Anyone who's adopted before or become a parent for the first time recently, how did you deal with the nerves?  Or were you "anxiety free"?  Haha!  Wish that was me!

Blessings and Much Love,
*mandie*

Tuesday, October 5, 2010

Buy Cute Baby/Kids Clothes - Support Ethiopian Adoption!

There's always a price to pay - for everything.  Whether in physics, commerce, alchemy, or adoption, there is always a price to pay for what you desire.

Mr. C and I desire a family.  It's been hard for us to conceive biologically; so, we're going back to our Plan A (yes, adoption was our original Plan A, people!).  And you know what?  We're really excited!

Something we're not excited about?  Cost.  Now, as I said above, we're perfectly aware that there needs to be (and should be) a price to pay for any and every thing that is truly worth being had (I also want to point out that a child will be paid for physically, emotionally, and financially whether being birthed or adopted).  So, we do not find this process outrageous; but we have to admit, we're feeling the strain already.

We know it will be okay in the end - God does not place desires in your heart that are beyond your means (in any way) unless he already has a plan for providing those means to get you to those desires.  So, we know deep in our hearts that God will find a way for us to afford this.

Already, we have put our heads together to think of ways we can make this payment or buy those tickets, etc.  One way to supplement our adoption fund is through art.  We both love art and graphic design; so, we put our minds together to create a line of t-shirts to sell at CafePress.com.

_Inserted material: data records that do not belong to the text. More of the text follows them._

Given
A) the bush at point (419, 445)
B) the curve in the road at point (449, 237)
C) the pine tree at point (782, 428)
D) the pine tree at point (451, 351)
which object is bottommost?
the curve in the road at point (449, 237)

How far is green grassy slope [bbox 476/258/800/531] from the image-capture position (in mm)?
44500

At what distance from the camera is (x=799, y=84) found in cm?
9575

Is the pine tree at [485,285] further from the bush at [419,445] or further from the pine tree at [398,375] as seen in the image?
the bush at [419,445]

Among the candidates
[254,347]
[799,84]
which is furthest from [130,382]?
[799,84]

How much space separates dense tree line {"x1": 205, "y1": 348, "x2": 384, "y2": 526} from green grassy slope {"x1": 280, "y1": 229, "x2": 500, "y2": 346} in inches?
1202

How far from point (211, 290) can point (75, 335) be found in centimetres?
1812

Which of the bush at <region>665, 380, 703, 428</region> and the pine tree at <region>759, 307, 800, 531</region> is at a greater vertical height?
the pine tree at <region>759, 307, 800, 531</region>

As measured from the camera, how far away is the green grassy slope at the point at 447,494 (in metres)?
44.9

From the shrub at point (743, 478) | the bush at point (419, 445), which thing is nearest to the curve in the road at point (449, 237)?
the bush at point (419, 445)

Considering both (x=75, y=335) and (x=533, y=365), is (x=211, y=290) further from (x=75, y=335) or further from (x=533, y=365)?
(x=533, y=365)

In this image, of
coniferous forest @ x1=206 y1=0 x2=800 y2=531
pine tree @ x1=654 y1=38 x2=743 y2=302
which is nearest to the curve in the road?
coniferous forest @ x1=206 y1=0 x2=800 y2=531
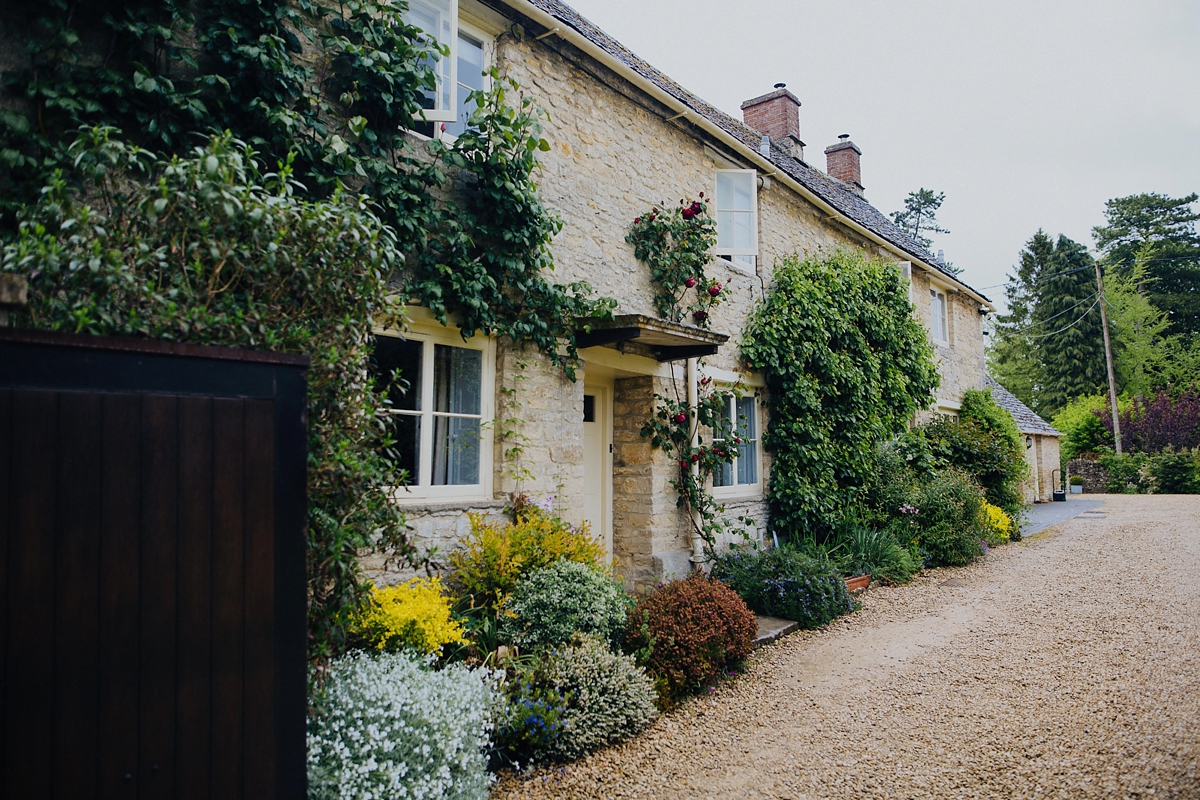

Some of the shirts are for adults, most are for babies and kids.  There are extras like dog t-shirts and household items like aprons, clocks, journals, etc. available as well.  Most of the shirts have to do with adoption and specifically Ethiopian adoption; but there are many items available that would be precious on any child.

We do want to stress that we have NO CONTROL over the pricing.  We have decided to let CafePress.com do the market pricing for us while we merely take a percentage; so, if you feel that the pricing is too high, please let me know on this blog, and we will see about going a different direction as this is just a trial for us right now anyway.

Okay, I'm sure you're wanting to get a sneak peak of some of the designs we have online right now; but I want to quickly point you to our site!  Just click this link to get to our store (My Pink Robot).  Now...on to the cute kids shirts!  Weeeeee!


"Meant to Bee" comes as shown above or as black ink on all white items.  Several items are available - go check them out!

"Trophy Child" comes in purple or bright red.  Several items available.

"Bee Love (ed)" comes as black ink on white items and white ink on black items.

"Chosen"/Africa - comes in blue "Africa" items for boys and bright, baby pink "Africa" items for girls.

"Fille" (French for "girl") showcases an adorable, pink, vintage teacup design on all products.

"Garcon" (French for "boy") showcases a dapper, gentlemanly mustache design on all products.

"I Left My Heart in Africa" - our "flagship" design.  This is available on men's, women's, children's, and household items in black ink on light products and white ink on darker ones.

"Little Monster" Halloween design comes on everything from baby onesies to doggie t-shirts!  Super fun for the month of October!

That's about it for now...so many more ideas are on their way; so, keep checking out My Pink Robot for more adorable kid's clothes!

In my next post, I'm going to update you all on the super cute vintage finds store I've opened on Etsy under the same name as our CafePress.com store (My Pink Robot).  I'm going to sell vintage baby and kids' clothes and toys, as well as wall art, and hand-embroidered wall-hangings for baby and kids' rooms made by ME!  I promise they'll be super cute and worth your while to at least browse through!

May you all be as happy as I am right now!  God bless you!